Investors are now watching Pinterest as it continues to capitalize on its growth strategies and leverage its unique market position to drive value. The upgrade and new price target suggest that Bernstein SocGen Group sees a brighter future for Pinterest’s stock performance.

In other recent news, Pinterest’s CEO, Bill Ready, was awarded performance-based restricted stock units with a target value of $18 million. This strategic move is aimed at aligning executive compensation with long-term shareholder value. The final number of units earned by Mr. Ready will be contingent on Pinterest’s total shareholder return relative to its peers in the Nasdaq CTA Internet Index over a three-year period.

Simultaneously, Pinterest’s stock rating has seen mixed responses from analysts. Monness, Crespi, Hardt upgraded the company’s stock from Neutral to Buy, citing strategic initiatives and accelerated revenue growth. However, Piper Sandler downgraded the stock from Overweight to Neutral due to mixed financial results and cautious growth projections.

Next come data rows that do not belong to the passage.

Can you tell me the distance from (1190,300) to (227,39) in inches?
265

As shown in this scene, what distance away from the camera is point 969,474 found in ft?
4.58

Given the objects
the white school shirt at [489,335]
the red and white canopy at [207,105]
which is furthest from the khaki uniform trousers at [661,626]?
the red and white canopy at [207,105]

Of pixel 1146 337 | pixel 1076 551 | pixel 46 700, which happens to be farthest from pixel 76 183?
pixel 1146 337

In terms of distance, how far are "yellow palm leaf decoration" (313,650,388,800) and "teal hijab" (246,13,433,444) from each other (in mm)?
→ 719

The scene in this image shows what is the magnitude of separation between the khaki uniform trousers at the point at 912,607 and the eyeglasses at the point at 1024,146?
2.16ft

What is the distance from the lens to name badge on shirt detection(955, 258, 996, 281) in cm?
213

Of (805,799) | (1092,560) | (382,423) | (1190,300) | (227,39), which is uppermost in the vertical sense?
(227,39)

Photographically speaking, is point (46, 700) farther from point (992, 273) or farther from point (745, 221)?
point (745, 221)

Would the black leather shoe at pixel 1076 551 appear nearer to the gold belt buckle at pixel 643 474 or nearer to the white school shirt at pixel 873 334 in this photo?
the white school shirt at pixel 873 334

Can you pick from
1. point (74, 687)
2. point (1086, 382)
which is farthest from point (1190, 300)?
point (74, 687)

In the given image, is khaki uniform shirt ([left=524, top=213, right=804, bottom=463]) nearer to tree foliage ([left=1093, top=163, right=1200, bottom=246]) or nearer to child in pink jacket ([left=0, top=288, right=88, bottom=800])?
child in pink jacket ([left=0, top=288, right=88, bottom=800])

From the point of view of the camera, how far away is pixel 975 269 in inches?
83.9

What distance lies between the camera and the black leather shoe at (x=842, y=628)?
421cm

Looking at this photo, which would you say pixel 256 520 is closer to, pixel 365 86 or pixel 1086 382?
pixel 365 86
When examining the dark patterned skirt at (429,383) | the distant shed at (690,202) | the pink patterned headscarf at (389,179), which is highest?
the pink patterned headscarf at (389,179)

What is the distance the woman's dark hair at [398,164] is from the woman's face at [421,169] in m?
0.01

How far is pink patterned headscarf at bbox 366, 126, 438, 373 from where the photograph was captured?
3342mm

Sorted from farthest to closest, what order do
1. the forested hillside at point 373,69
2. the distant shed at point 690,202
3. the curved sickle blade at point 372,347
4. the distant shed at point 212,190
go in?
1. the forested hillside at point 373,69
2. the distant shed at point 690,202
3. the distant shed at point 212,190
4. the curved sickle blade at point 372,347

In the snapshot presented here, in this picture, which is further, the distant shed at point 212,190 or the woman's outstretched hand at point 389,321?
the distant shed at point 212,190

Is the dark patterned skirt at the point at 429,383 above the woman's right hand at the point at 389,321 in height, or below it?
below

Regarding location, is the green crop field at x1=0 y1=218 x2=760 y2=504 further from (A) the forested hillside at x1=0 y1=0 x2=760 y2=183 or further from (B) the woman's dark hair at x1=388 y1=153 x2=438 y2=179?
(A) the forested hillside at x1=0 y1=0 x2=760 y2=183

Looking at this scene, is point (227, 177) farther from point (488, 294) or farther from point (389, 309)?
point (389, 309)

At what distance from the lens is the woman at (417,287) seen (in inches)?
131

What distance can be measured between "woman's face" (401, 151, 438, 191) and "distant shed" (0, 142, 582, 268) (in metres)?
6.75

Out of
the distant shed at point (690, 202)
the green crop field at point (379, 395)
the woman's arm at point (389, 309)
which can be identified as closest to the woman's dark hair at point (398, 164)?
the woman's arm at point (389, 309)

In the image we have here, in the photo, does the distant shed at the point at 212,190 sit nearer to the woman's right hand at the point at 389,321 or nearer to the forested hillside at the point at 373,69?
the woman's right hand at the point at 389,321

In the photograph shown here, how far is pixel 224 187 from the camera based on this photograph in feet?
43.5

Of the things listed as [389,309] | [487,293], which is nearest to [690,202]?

BofA Securities maintained a Buy rating, anticipating a 16% year-over-year revenue growth for the fourth quarter, despite challenges within the food and beverage advertising sector. On the other hand, Evercore ISI revised its full-year 2025 revenue and EBITDA estimates downward by 3% due to anticipated Q1 challenges.

These are the recent developments for Pinterest. It’s important to note that these assessments are based on the analysis of the respective firms and are not a reflection of the overall market sentiment.